THE Social Security System (SSS) announced a 1% increase in its contribution rate, effective January 2025, raising the rate to 15% from 14%. This adjustment, in line with Republic Act No. 11199 or the Social Security Act of 2018, also includes changes to the Monthly Salary Credit (MSC).
The minimum MSC will increase to ₱5,000 from ₱4,000, while the maximum MSC will rise to ₱35,000 from ₱30,000. These adjustments mark the final tranche of contribution and MSC increases initiated in 2019.
SSS President and CEO Robert Joseph M. De Claro emphasized the importance of these reforms, stating, “The scheduled increases are critical to ensuring the long-term viability of the SSS fund. With this last tranche, the fund life is projected to extend to 2053, doubling the previous estimate of 14 years in 2018. This ensures we can meet our social security obligations to current and future members.”

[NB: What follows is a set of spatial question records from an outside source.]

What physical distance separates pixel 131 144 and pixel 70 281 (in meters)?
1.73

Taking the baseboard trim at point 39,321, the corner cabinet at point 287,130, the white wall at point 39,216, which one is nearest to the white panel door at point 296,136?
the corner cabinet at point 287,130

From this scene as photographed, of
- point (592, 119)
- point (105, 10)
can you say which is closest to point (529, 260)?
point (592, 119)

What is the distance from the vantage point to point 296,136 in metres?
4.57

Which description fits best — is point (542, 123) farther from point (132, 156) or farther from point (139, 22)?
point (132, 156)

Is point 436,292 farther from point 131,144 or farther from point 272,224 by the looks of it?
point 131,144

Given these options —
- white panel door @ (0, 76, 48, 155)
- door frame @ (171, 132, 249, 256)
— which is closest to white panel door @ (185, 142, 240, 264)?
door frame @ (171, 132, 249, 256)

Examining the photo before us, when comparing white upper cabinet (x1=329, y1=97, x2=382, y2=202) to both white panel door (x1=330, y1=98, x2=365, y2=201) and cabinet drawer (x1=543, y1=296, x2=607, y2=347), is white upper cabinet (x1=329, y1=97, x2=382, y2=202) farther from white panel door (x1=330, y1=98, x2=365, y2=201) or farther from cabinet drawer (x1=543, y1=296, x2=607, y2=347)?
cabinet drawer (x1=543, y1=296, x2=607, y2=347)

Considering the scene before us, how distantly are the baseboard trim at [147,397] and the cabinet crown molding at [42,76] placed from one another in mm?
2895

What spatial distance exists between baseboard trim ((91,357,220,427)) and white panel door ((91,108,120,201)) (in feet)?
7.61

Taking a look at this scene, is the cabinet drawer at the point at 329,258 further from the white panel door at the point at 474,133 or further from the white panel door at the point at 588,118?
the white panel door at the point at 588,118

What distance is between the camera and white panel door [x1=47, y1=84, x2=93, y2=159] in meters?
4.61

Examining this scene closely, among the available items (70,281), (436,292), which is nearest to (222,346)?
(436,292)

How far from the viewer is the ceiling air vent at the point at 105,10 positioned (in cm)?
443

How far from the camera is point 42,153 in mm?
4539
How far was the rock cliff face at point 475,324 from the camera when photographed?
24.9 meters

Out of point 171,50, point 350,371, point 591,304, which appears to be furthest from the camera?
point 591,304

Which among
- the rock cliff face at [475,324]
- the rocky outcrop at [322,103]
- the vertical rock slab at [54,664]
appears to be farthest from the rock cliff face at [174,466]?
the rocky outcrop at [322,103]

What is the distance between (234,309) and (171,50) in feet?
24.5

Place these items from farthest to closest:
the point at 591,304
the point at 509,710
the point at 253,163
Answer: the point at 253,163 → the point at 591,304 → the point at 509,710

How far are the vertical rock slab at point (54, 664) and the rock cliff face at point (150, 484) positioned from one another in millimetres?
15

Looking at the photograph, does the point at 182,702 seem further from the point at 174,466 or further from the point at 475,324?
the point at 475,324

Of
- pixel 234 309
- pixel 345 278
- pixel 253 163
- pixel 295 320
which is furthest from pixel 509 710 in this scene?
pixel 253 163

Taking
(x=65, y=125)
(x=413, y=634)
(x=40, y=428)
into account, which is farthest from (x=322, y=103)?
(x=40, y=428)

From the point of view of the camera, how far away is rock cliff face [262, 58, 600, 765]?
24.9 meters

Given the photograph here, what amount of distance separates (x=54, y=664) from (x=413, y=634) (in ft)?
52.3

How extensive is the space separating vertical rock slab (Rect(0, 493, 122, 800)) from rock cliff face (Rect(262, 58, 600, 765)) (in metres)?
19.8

Increased Contributions and Benefits
The contribution and MSC adjustments are expected to generate an additional ₱51.5 billion in collections for 2025, with ₱18.3 billion (35%) allocated to members’ Mandatory Provident Fund (MPF) accounts.
De Claro added that these increased collections also strengthen SSS’s capacity to support the national government during crises. In 2024, the SSS disbursed ₱9.7 billion in calamity loans to over 500,000 members.
Plans for 2025
SSS’s priorities for 2025 include:
Enhancing Member Services: The agency aims to improve its programs and systems to deliver exceptional customer service.

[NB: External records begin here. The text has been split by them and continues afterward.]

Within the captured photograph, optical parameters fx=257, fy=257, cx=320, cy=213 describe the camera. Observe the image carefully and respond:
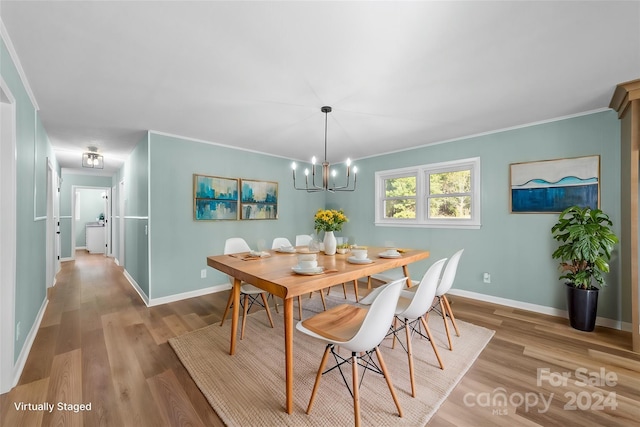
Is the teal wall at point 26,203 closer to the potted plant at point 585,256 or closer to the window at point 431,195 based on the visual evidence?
the window at point 431,195

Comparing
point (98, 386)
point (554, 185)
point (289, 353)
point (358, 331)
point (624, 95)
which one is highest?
point (624, 95)

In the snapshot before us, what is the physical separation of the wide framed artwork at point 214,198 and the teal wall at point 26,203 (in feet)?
5.33

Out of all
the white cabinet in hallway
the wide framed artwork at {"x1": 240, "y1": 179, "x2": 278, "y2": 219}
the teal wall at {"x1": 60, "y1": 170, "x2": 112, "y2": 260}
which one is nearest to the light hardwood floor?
the wide framed artwork at {"x1": 240, "y1": 179, "x2": 278, "y2": 219}

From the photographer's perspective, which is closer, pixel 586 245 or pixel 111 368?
pixel 111 368

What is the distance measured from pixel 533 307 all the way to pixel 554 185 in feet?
5.03

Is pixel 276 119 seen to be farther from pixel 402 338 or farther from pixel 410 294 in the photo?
pixel 402 338

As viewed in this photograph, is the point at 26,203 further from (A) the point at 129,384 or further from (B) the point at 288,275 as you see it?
(B) the point at 288,275

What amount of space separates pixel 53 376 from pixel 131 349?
1.63 ft

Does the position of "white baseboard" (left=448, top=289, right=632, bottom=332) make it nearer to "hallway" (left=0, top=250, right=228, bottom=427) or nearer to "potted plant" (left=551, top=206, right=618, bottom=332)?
"potted plant" (left=551, top=206, right=618, bottom=332)

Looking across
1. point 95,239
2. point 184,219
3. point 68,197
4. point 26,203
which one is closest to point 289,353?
point 26,203

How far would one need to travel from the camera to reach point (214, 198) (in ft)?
13.4

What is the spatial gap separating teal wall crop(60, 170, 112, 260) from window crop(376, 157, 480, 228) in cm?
797

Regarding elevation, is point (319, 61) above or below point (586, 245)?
Answer: above

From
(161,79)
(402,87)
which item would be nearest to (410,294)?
(402,87)
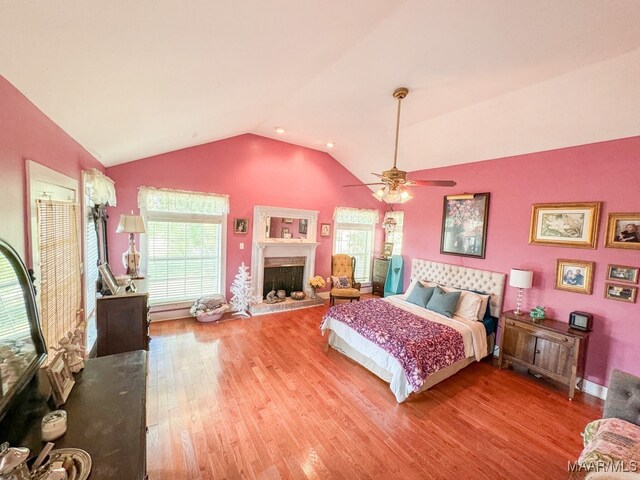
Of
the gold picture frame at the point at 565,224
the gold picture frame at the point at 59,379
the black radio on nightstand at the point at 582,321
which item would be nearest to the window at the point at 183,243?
the gold picture frame at the point at 59,379

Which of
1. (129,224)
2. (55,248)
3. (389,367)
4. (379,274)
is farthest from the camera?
(379,274)

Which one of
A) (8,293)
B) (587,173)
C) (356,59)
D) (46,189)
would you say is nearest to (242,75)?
(356,59)

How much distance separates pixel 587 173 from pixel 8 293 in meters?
5.07

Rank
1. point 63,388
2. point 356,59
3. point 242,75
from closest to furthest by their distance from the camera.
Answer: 1. point 63,388
2. point 242,75
3. point 356,59

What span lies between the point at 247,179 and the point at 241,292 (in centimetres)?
218

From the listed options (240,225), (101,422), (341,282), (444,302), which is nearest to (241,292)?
(240,225)

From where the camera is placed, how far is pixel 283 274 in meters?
5.66

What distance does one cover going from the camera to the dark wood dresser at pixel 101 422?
39.3 inches

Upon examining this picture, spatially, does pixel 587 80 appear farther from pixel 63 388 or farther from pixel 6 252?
pixel 63 388

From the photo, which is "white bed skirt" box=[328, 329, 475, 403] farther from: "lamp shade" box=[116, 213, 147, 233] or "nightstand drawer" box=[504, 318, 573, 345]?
"lamp shade" box=[116, 213, 147, 233]

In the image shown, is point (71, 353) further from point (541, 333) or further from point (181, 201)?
point (541, 333)

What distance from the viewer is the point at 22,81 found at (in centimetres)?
143

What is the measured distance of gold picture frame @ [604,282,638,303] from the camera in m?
2.84

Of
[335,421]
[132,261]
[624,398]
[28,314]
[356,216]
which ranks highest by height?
[356,216]
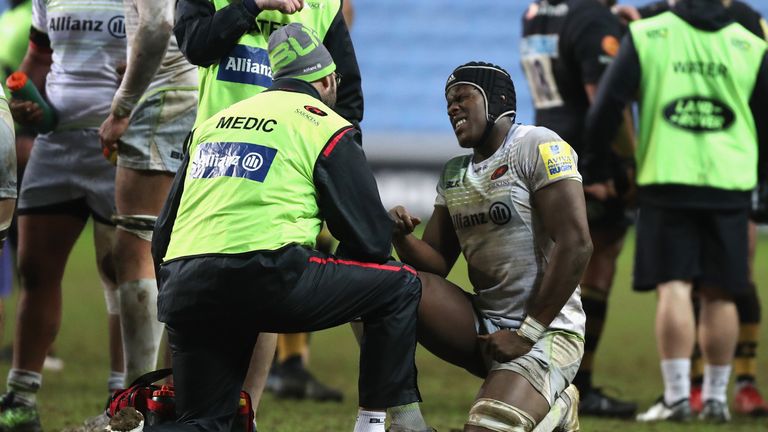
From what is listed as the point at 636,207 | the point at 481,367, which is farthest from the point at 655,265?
the point at 481,367

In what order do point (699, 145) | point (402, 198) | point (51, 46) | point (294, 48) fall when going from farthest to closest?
1. point (402, 198)
2. point (699, 145)
3. point (51, 46)
4. point (294, 48)

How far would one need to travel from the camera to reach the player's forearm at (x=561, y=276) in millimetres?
3936

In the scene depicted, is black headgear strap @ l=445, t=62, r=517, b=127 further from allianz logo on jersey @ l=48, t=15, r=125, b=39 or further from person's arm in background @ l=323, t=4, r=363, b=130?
allianz logo on jersey @ l=48, t=15, r=125, b=39

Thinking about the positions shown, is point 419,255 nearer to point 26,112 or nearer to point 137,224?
point 137,224

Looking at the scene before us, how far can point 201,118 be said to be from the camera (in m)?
4.30

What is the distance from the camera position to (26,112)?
16.3ft

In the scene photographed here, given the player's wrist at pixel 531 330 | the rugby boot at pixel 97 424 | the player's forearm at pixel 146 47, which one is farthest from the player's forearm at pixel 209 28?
the player's wrist at pixel 531 330

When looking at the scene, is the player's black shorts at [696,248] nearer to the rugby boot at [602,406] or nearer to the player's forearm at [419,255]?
the rugby boot at [602,406]

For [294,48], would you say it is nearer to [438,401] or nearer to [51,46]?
[51,46]

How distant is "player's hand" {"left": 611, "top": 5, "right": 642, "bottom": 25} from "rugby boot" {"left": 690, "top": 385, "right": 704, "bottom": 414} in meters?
2.04

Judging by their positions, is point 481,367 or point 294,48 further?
point 481,367

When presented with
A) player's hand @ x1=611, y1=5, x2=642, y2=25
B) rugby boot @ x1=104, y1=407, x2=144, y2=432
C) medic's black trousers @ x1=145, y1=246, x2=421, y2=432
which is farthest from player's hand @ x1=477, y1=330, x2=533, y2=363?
player's hand @ x1=611, y1=5, x2=642, y2=25

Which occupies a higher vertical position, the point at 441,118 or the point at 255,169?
the point at 255,169

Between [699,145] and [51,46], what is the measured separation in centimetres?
296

Expanding Coverage: Through its KaSSSangga Collect and E-Wheels Programs, SSS will focus on covering self-employed workers across the country.
Boosting Investment Income: With a positive market outlook for 2025, SSS plans to optimize its investment portfolio and contribute to job generation as businesses grow and expand.
“Ultimately, our goal is to make SSS relevant to every Filipino at every stage of their lives by providing quality social protection and promoting the value of saving for the future,” De Claro concluded.